WORKING DATA:

start

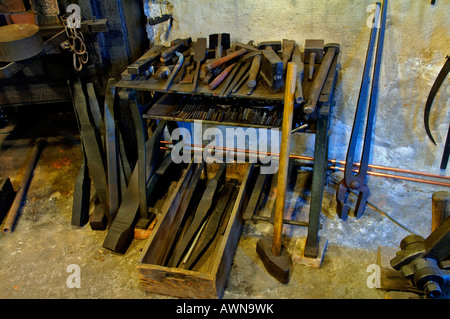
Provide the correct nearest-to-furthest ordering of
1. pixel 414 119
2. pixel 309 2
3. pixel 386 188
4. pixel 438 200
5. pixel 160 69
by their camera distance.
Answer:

end
start

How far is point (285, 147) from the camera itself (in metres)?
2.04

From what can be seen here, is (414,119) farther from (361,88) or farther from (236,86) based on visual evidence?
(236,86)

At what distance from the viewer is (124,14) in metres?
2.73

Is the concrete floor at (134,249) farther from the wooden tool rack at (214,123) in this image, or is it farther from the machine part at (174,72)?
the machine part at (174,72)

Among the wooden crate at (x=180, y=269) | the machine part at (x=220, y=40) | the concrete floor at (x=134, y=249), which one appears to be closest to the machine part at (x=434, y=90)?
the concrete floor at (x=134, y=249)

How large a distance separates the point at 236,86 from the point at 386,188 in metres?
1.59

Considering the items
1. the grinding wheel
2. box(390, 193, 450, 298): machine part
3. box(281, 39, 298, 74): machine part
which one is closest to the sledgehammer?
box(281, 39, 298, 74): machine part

end
start

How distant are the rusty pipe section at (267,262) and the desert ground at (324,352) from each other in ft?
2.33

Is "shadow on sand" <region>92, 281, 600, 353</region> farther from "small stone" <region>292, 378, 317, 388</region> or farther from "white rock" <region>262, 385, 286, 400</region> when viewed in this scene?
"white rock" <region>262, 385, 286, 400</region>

end

EXERCISE:
Count the lines above that contain the string "white", with uppercase and lowercase treated as different, and reply with only the number.

ANSWER:
2